Matt stopped, set the cereal box down, and nodded.  
"He may be small… but he made it past the airlock, survived quarantine, and has been sneaking around unnoticed. That rat is a survivor."  
Isabella crossed her arms.  
"You want us to adopt a stowaway?"  
"I want us to protect him."  
They named him Turbo.  
Small, gray, with a chewed-up ear and a black mark on his back shaped like a rocket. He ran fast, climbed everywhere, and had an affinity for nesting in Sébastien’s socks.  
For weeks, the kids hid him in an abandoned storage unit, between crates of tools and cans of food. Matt sneaked in leftovers, Isabella cleaned up after him, Ken played with him using a laser pointer, and Sébastien… took notes for an unauthorized scientific project.  
"If we prove Turbo only consumes 0.02% more oxygen than we do… he could become our official mascot."  
"Or our emergency meal if all systems fail," Ken joked.  
Turbo became their secret. A symbol. They lived in a world of discipline, tests, and authority. But he—this tiny, fragile, and free creature—represented their ability to choose compassion.  
Until the day Turbo wandered into the conference room.  
A shriek. A chase. Alarms blaring.  
And an angry captain.  
"WHO brought an animal on board?! This rodent could contaminate the entire station! It will be eliminated within the hour."  
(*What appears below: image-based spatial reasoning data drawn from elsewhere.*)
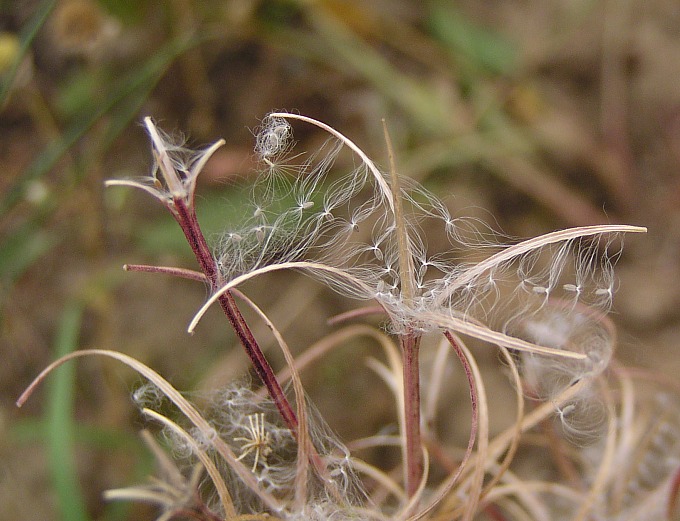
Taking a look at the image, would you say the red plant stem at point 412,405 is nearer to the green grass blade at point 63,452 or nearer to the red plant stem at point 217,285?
the red plant stem at point 217,285

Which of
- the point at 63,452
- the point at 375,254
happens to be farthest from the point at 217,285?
the point at 63,452

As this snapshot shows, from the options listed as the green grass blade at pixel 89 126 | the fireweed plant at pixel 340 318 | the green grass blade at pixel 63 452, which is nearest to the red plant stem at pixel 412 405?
the fireweed plant at pixel 340 318

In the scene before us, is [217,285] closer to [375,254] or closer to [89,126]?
[375,254]

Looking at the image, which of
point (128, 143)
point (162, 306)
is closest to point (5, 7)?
point (128, 143)

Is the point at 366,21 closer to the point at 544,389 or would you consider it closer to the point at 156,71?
the point at 156,71

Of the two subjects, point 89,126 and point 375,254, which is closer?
point 375,254

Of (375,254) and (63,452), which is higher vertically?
(375,254)

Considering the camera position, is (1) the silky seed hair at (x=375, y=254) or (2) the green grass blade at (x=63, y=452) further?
(2) the green grass blade at (x=63, y=452)
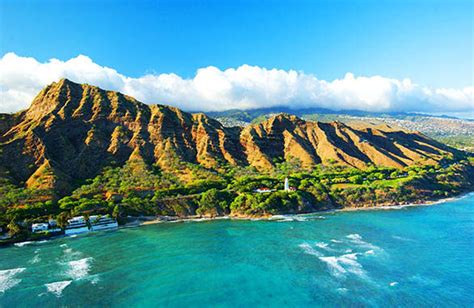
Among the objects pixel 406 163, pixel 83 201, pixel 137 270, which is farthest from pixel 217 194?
pixel 406 163

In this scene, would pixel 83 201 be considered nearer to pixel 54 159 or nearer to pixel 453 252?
pixel 54 159

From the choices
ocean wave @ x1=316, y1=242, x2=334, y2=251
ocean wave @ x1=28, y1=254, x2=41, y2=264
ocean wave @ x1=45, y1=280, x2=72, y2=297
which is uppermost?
ocean wave @ x1=45, y1=280, x2=72, y2=297

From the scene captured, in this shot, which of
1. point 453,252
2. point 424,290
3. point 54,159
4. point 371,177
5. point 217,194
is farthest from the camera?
point 371,177

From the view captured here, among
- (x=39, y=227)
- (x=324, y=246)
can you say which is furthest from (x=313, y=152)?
(x=39, y=227)

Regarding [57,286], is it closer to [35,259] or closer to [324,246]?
[35,259]

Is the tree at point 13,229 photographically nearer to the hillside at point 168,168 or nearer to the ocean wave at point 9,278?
the hillside at point 168,168

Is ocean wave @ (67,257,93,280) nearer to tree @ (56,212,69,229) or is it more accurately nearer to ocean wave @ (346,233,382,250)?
tree @ (56,212,69,229)

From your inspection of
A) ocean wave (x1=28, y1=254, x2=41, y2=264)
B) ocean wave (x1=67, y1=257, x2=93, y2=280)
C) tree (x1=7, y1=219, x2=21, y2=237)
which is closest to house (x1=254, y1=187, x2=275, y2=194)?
ocean wave (x1=67, y1=257, x2=93, y2=280)
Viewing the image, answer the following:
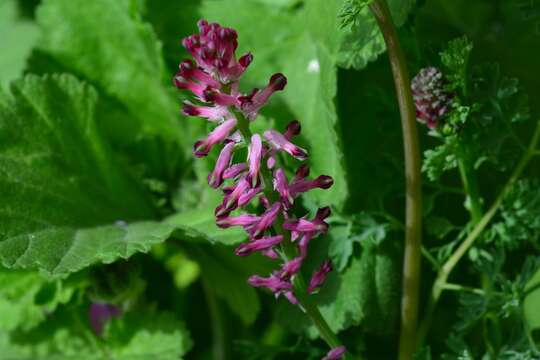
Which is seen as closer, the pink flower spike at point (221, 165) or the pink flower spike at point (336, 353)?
the pink flower spike at point (221, 165)

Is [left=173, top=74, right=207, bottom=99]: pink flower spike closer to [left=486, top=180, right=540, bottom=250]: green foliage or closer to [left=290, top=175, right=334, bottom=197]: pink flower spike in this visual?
[left=290, top=175, right=334, bottom=197]: pink flower spike

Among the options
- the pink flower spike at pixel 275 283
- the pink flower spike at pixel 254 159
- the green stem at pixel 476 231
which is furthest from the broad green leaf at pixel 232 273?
the pink flower spike at pixel 254 159

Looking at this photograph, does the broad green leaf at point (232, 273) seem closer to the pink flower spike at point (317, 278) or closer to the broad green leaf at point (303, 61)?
the broad green leaf at point (303, 61)

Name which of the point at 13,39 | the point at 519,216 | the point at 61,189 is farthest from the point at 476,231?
the point at 13,39

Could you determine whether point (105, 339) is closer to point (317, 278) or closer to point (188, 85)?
point (317, 278)

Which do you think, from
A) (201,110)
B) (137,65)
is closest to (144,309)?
(137,65)

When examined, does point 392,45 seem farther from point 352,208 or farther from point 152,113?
point 152,113
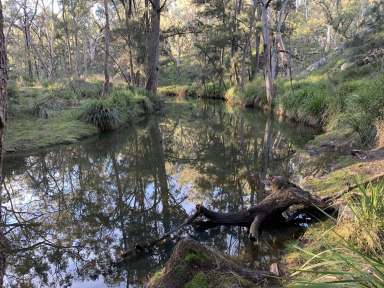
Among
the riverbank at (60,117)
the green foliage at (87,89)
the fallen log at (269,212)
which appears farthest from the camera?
the green foliage at (87,89)

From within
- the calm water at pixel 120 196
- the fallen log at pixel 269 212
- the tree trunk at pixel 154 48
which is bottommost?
the calm water at pixel 120 196

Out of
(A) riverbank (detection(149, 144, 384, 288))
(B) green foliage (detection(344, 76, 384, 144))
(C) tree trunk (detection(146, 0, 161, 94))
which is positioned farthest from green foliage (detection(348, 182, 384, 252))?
(C) tree trunk (detection(146, 0, 161, 94))

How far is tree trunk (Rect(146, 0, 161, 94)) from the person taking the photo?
59.2ft

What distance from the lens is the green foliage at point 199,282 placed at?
300 centimetres

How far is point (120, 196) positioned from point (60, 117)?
872 centimetres

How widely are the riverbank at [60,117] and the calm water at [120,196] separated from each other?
0.71m

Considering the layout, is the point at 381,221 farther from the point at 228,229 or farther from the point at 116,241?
the point at 116,241

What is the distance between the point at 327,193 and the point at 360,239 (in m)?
1.76

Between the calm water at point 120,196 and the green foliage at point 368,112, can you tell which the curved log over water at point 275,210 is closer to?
the calm water at point 120,196

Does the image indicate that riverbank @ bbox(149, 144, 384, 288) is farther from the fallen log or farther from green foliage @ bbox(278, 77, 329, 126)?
green foliage @ bbox(278, 77, 329, 126)

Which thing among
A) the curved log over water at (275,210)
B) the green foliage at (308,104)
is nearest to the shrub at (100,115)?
the green foliage at (308,104)

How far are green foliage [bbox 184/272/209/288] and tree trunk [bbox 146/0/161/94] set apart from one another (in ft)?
53.9

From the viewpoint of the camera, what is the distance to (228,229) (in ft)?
15.9

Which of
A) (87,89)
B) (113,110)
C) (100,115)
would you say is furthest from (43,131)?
(87,89)
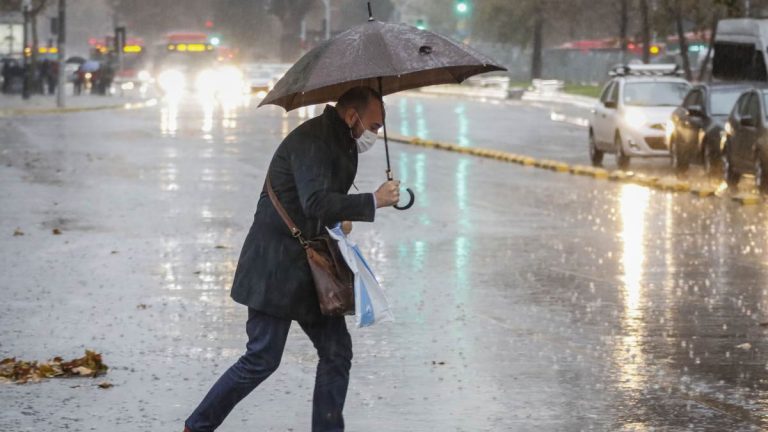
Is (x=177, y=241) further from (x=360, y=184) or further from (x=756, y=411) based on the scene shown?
(x=756, y=411)

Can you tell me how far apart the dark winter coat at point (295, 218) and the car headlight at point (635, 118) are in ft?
67.2

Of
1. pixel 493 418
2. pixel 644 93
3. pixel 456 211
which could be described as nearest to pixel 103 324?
pixel 493 418

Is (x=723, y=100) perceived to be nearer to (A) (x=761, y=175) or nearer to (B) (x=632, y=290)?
(A) (x=761, y=175)

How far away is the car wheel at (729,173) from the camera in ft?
74.7

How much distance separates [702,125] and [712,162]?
0.80 m

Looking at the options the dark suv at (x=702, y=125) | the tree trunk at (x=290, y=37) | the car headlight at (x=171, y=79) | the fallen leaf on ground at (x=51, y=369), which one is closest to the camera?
the fallen leaf on ground at (x=51, y=369)

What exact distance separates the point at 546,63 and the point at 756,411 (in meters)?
95.0

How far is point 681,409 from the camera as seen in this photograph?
8266mm

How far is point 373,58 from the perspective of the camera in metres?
6.63

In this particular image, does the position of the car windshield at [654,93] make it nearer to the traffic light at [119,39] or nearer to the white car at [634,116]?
the white car at [634,116]

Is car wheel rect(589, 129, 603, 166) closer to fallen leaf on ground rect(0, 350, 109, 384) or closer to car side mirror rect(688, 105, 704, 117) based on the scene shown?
car side mirror rect(688, 105, 704, 117)

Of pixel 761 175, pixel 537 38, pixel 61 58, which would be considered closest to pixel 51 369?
pixel 761 175

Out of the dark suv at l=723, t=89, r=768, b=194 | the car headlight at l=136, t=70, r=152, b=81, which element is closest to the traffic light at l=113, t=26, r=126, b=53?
the car headlight at l=136, t=70, r=152, b=81

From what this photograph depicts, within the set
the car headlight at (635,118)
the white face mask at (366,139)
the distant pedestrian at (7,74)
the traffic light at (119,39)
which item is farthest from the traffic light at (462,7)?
the white face mask at (366,139)
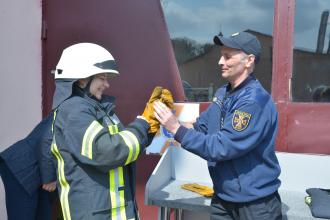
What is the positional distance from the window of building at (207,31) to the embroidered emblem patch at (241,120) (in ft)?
4.26

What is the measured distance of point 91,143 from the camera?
1.73m

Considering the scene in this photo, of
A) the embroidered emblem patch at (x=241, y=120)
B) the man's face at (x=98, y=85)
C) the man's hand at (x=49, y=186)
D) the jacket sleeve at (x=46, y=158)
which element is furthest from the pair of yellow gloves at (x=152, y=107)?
the man's hand at (x=49, y=186)

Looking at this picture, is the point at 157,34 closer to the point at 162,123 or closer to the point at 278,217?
the point at 162,123

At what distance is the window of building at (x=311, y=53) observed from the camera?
2941 mm

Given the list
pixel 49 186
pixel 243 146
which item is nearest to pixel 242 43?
pixel 243 146

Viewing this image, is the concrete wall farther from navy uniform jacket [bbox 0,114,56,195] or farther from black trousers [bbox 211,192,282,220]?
black trousers [bbox 211,192,282,220]

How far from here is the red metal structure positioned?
2.95 m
Matt, barely thirteen, stepped forward.  
"It was me."  
Isabella grabbed his arm.  
"No… Matt, it was all of us."  
Sébastien adjusted his glasses.  
"Then you’ll have to eliminate us too. Scientifically speaking, that’s logical."  
Ken shrugged.  
"I’m not leaving without Turbo."  
The captain stared at them, dumbfounded. Then he laughed.  The captain's name was Rudy.
"You’re serious? You’re defying protocol over a rat?"  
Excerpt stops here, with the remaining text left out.